WORK TO COMPLETE
Among the lines listed below, count those that include the string "style", and state only the count.

(Saved data entries)
= = =

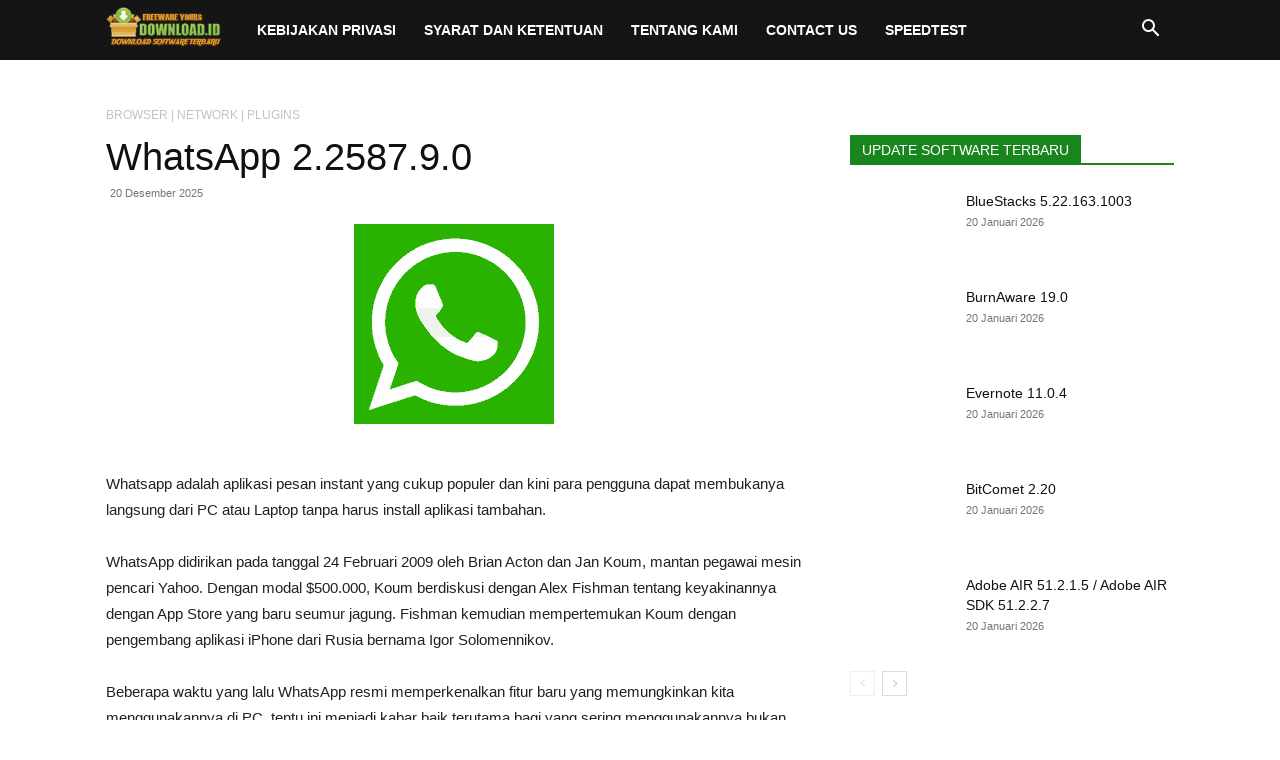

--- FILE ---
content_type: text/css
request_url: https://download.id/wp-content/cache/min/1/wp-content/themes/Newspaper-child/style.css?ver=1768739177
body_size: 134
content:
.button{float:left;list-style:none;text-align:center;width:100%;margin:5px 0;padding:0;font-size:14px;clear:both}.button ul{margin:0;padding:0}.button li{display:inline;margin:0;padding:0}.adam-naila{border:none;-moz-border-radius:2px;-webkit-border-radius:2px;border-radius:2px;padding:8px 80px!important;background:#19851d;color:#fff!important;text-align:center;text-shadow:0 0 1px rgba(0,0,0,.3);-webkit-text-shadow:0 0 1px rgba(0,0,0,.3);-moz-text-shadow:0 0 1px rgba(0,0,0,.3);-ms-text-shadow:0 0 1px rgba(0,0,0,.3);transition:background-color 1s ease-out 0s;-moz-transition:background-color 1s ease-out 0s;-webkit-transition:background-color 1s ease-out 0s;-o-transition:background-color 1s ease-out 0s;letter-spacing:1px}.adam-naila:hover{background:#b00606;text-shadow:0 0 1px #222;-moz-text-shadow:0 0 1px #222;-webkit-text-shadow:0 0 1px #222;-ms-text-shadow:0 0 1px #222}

= = =

EXERCISE SOLUTION
2